>> Begin INPUT
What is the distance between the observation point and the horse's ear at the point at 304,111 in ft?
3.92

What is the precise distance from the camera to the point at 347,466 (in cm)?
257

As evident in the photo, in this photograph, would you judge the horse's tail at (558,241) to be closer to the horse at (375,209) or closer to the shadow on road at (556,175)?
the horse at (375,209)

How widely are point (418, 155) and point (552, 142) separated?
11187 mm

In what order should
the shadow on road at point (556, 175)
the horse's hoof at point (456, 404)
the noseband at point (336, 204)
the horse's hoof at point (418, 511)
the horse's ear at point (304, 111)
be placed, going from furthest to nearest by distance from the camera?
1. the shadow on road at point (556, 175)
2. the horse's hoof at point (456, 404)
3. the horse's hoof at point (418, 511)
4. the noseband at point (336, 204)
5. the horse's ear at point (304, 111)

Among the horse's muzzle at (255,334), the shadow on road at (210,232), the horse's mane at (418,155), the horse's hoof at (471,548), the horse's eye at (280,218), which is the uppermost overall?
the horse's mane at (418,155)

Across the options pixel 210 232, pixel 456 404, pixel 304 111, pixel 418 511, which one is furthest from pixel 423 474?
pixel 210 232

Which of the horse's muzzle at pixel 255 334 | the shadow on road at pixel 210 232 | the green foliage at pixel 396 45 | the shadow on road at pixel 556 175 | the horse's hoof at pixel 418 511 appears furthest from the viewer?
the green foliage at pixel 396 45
>> End INPUT
GIVEN REQUEST »
Format every line of the rows above as a JSON list of strings, one string per line, leaving out blank lines.

TASK SOLUTION »
[
  "What is the distance between the observation point and the horse's ear at the point at 304,111 in ft?",
  "3.92",
  "What is the precise distance from the camera to the point at 347,466 (in cm)?",
  "257",
  "As evident in the photo, in this photograph, would you judge the horse's tail at (558,241) to be closer to the horse at (375,209) or closer to the shadow on road at (556,175)?",
  "the horse at (375,209)",
  "How widely are point (418, 155) and point (552, 142) separated?",
  "11187 mm",
  "In what order should",
  "the shadow on road at point (556, 175)",
  "the horse's hoof at point (456, 404)",
  "the noseband at point (336, 204)",
  "the horse's hoof at point (418, 511)",
  "the horse's ear at point (304, 111)",
  "be placed, going from furthest to nearest by distance from the camera?",
  "1. the shadow on road at point (556, 175)",
  "2. the horse's hoof at point (456, 404)",
  "3. the horse's hoof at point (418, 511)",
  "4. the noseband at point (336, 204)",
  "5. the horse's ear at point (304, 111)",
  "Among the horse's muzzle at (255,334), the shadow on road at (210,232), the horse's mane at (418,155), the horse's hoof at (471,548), the horse's eye at (280,218), which is the uppermost overall?",
  "the horse's mane at (418,155)",
  "Across the options pixel 210 232, pixel 456 404, pixel 304 111, pixel 418 511, which one is furthest from pixel 423 474?",
  "pixel 210 232",
  "Which of the horse's muzzle at pixel 255 334 | the shadow on road at pixel 210 232 | the green foliage at pixel 396 45 | the shadow on road at pixel 556 175 | the horse's hoof at pixel 418 511 appears furthest from the viewer?",
  "the green foliage at pixel 396 45"
]